On January 15, the anticlimactic invasion of southern Kyushu takes place. Though more Japanese fight than on Shikoku, their numbers are proportionally less, due to the massive nuclear bombardment of the island. The American forces take fewer than 10,000 casualties in their occupation of southern Kyushu. They are held up from occupying the whole island, not by Japanese resistance, but by the total destruction of the transportation infrastructure.
The piecemeal surrenders continue, and American forces begin to redeploy as quickly as possible for an invasion of Honshu. On January 28, the first American division hits the shore near Tokyo Bay. Originally intended as a reserve division for the Olympic landings, it was diverted northward as the collapse of Japan became apparent. The division rapidly expands its beachead, and reinforcements, in the form of two more divisions, land. The ashy ruins of Tokyo are taken on February 1. Though there is no organized resistance, a few Japanese in every town still fight on. American soldiers must spread throughout the country, a task made nearly impossible by the complete destruction of the Japanese road and rail system. It is actually quicker for a unit to sail from Tokyo all the way around Japan, to land on the western coast, than it is to drive across the country.
Stalin, seeing an opportunity, was eager to make a landing on Hokkaido, but lacked the logistics and manpower to do so. On March 4, Soviet forces finally set foot on Hokkaido, rapidly overrunning an island almost devoid of Japanese troops and in far better shape than the heavily-bombed Honshu. By April 27, the entire island is under Soviet control. Stalin begins moving industrial equipment from Hokkaido to the Soviet Union, as he did in Germany. Without a concrete plan for the division of Japan, Stalin is eager to claim as much as he can, and Soviet forces move into Honshu on May 10.

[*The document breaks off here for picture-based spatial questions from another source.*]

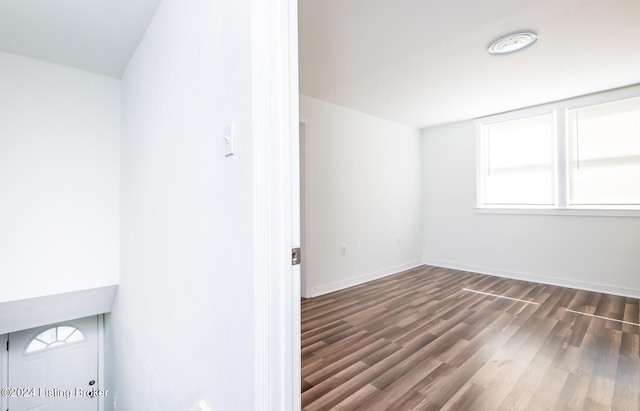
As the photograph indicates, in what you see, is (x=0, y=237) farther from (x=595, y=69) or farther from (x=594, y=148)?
(x=594, y=148)

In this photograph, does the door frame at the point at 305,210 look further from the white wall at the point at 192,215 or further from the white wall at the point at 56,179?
the white wall at the point at 56,179

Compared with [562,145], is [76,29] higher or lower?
higher

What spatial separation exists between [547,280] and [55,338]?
19.5ft

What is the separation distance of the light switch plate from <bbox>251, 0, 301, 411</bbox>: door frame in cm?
15

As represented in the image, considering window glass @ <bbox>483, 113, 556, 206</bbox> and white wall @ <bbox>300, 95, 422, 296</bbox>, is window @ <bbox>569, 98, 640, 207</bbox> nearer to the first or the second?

By July 4, Harry Truman is able to announce the end of major combat operations. There is no V-J Day, however, as 50,000 American servicemen will remain in Japan for the forceeable future on occupation duty, hunting down pockets of diehard resistance. The United States and the Soviet Union come to terms in an occupation agreement for Japan. Eventually, the People's Republic of Hokkaido will come to be mentioned in the same breath as Romania, and the Berlin Blockade countered with one of Tokyo.
But that's in the future. The death toll in this Japan is astronomical. Nearly 2 million Japanese have been killed in American air raids and in the invasion (OTL 500,000 estimated). 10 million more have died of starvation. An aid plan was set into place from the United States, but the continued resistance of the Japanese Army over OTL didn't allow food to arrive before the lack of the spring rice harvest really hurt. Japan isn't going to be economic powerhouse of the 1980s. Divided in the Cold War, occupied by Western forces, and decimated by starvation, it's going to be a long time recovering.